**Work item:**
Retype everything in the baseball passage below from "It looked like" down to "a base hit.".

**Page extract:**
It looked like Loup would have a simple gig when he got rid of Yankee first baseman Anthony Rizzo in a hurry on a fly out that nudged Conforto back almost to the track in right. Shortstop Gleyber Torres smashed one hard enough on the ground to short that his Mets counterpart Francisco Lindor couldn’t handle properly and got ruled a base hit.

Luke Voit pinch hit for Holmes. He grounded one to short on a very weird hop, but this time Lindor snapped it up at once and threw to second to get Torres. Baez in his rush to end the inning threw flatfoot off his right leg, mid-pivot, and the ball sailed over and past Alonso, enabling Stanton’s pinch runner Andrew Velasquez to score the eighth Yankee run.

**Source material:**
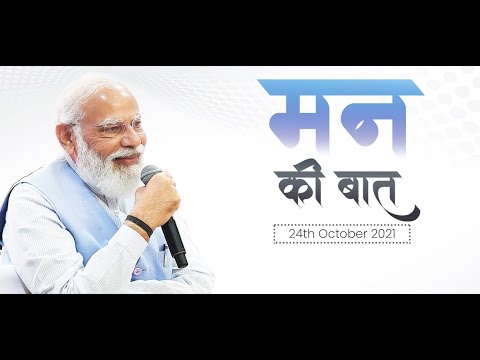 PMOIndia's tweet card. PM Modi's Mann Ki Baat with the Nation, October 2021 | Mann ki Baat...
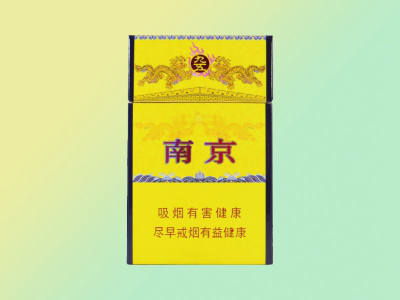 南京九五至尊香烟价格一览表，九五烟多少钱一盒、类别、口感品测及图片分享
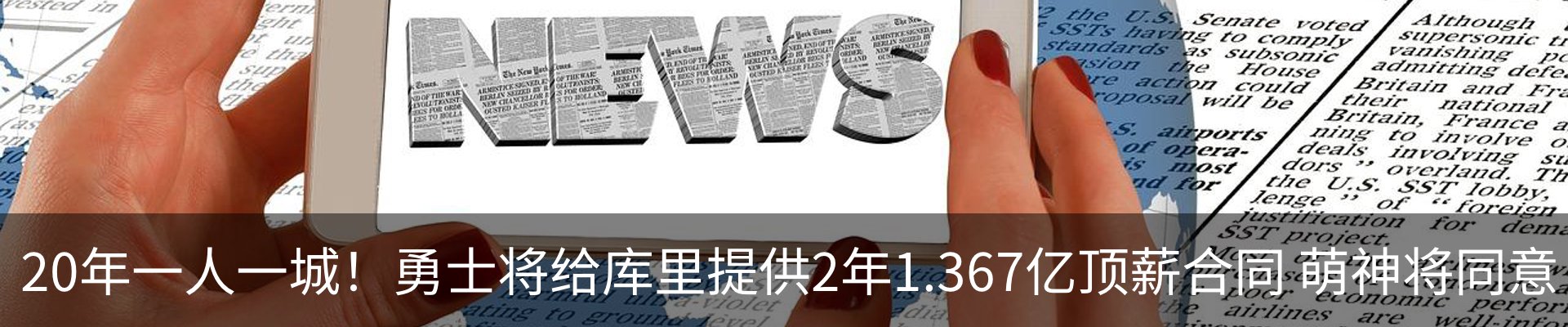 最新动态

**Task solution:**
It looked like Loup would have a simple gig when he got rid of Yankee first baseman Anthony Rizzo in a hurry on a fly out that nudged Conforto back almost to the track in right. Shortstop Gleyber Torres smashed one hard enough on the ground to short that his Mets counterpart Francisco Lindor couldn’t handle properly and got ruled a base hit.